Plus globalement, le changement climatique est devenu l’une des principales causes de l’effondrement de la biodiversité. Les arbres sont particulièrement exposés : «leur aire de répartition bouge beaucoup plus lentement et ils meurent, non pas du réchauffement climatique, mais de parasites qui vont en profiter», explique Julien Azuara, chercheur en écologie végétale au laboratoire chrono-environnement.

«Dans le cas de l’épicéa, l’épidémie se propage d’autant plus facilement qu’on a de fortes densités de population», ajoute le scientifique. Après la Seconde Guerre mondiale, ce conifère de montagne a été planté massivement pour répondre aux besoins en bois, y compris en basse altitude.

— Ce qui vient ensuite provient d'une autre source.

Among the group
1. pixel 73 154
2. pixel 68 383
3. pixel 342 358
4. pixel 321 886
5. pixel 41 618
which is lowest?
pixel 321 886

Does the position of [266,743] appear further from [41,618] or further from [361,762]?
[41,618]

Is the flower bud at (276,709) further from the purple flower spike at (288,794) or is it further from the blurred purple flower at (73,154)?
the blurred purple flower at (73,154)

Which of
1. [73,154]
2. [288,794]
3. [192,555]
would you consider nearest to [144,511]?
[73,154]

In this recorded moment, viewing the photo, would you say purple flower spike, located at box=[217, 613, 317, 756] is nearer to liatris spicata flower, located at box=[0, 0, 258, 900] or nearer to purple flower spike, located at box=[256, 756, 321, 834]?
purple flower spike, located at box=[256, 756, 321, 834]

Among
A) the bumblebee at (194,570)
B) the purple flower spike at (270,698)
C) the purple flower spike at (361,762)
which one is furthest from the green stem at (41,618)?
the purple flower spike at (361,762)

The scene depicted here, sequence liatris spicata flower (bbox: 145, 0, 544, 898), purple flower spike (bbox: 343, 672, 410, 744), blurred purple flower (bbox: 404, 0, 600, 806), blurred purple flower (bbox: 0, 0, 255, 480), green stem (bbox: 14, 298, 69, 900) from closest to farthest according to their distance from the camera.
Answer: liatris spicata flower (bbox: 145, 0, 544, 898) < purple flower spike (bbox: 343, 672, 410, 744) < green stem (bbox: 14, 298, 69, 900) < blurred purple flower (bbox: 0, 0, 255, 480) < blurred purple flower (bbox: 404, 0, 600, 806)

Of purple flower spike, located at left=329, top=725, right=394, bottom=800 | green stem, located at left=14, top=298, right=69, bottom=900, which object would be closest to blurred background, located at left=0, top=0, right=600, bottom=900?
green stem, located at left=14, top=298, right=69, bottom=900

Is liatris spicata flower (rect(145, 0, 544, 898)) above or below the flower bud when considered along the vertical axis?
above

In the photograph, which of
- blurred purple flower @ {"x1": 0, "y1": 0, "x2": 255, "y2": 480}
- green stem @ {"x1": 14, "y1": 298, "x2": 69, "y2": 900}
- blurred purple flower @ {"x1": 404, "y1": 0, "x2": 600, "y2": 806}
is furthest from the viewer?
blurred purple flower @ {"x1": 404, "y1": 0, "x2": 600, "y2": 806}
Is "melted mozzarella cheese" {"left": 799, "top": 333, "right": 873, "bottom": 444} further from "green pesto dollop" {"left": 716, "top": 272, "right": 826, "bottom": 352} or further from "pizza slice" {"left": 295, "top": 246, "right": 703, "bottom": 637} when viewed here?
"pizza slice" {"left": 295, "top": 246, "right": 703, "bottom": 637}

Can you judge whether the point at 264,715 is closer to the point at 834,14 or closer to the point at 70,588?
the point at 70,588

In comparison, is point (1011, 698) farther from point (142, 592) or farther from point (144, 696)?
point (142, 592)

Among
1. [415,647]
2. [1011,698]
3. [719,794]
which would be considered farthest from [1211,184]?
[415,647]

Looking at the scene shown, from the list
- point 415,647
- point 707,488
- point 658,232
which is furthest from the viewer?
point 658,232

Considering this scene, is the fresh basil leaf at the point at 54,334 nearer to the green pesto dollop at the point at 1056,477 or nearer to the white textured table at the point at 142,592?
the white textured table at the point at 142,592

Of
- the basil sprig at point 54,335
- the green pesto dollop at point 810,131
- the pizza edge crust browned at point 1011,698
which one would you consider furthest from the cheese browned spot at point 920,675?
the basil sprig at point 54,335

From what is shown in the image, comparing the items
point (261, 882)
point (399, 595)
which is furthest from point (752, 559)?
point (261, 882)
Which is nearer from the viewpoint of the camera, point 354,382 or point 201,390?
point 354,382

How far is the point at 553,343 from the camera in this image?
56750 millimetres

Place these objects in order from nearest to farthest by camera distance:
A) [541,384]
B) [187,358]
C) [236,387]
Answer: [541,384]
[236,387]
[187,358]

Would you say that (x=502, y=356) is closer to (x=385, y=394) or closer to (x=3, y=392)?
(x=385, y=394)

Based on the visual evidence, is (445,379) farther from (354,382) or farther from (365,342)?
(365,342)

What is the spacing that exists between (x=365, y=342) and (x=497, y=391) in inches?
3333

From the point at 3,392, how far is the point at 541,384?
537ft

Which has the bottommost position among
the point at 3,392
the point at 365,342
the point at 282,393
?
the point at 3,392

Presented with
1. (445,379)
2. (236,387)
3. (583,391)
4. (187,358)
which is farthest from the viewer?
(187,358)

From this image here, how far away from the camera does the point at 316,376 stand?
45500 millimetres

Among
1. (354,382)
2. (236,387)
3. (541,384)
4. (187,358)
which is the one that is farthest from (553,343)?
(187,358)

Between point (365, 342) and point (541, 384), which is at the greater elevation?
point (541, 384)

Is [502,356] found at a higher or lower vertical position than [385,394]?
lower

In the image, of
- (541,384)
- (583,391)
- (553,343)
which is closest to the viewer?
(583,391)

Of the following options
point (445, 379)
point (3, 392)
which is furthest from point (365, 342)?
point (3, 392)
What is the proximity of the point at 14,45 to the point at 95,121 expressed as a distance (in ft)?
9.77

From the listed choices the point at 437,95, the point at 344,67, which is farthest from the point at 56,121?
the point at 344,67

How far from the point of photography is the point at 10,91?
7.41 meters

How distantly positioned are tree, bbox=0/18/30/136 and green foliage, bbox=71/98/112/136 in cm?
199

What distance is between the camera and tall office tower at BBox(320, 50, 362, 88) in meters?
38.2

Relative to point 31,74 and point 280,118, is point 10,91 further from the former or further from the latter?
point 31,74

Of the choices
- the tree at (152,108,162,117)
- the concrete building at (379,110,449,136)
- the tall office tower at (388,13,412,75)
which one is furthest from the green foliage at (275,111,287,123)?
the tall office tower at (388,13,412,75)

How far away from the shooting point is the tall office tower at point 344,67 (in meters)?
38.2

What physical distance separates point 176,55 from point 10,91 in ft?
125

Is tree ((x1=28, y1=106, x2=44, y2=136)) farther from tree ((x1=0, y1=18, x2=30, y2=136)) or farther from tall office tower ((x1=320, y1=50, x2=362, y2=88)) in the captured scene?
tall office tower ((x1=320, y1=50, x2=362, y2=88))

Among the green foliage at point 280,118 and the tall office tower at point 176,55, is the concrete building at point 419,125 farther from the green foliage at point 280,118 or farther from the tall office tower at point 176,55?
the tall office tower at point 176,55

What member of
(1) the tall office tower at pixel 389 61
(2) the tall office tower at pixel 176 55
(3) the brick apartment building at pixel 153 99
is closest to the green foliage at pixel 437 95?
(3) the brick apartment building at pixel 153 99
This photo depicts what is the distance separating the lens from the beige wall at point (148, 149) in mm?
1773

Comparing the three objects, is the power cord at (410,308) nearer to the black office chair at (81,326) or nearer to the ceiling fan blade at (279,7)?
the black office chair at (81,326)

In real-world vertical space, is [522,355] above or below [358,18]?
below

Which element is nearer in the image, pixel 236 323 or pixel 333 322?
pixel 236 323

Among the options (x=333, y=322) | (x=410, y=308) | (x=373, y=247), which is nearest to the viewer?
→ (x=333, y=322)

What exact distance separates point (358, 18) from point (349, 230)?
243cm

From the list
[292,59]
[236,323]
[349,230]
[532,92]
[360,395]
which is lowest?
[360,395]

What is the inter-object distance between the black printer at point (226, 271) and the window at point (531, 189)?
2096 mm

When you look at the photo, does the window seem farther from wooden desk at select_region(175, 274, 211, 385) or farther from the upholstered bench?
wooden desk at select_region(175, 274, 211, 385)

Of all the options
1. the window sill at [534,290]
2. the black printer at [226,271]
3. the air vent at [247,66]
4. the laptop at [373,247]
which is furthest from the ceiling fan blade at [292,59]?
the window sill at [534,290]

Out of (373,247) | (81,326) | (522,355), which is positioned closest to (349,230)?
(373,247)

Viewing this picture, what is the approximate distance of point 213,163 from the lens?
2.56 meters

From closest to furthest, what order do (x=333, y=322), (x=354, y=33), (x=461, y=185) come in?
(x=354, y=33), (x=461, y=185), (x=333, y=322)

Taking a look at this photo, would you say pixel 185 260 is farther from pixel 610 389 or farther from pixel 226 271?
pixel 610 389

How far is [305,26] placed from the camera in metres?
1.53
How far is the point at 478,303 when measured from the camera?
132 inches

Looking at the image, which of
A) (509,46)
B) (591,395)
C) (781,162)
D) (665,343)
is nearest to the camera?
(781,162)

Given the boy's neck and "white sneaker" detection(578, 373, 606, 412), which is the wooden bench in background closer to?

Depuis quelques années, leur dépérissement massif – qui atteint 90% en plaine – bouleverse l’économie locale. Quand elles et ils remarquent un arbre attaqué (reconnaissable à sa sciure rouge), les gestionnaires des forêts doivent le couper ou enlever l’écorce. «Ça entraine une dépréciation économique du bois et pose la question d’un trou de production dans les années à venir, puisqu’on coupe plus d’arbres qu’il n’en faut», pointe Mathieu Mirabel.

«On n’a jamais été confronté à une telle épidémie, beaucoup de communes souffrent dans une région où la filière bois est importante», appuie Coralie Bertheau-Rossel, qui note tout de même un motif d’espoir. Dans les zones touchées, certains épicéas sont restés indemnes. Pour elle, cela pourrait être lié à un patrimoine génétique plus résistant, qui reste encore à démontrer.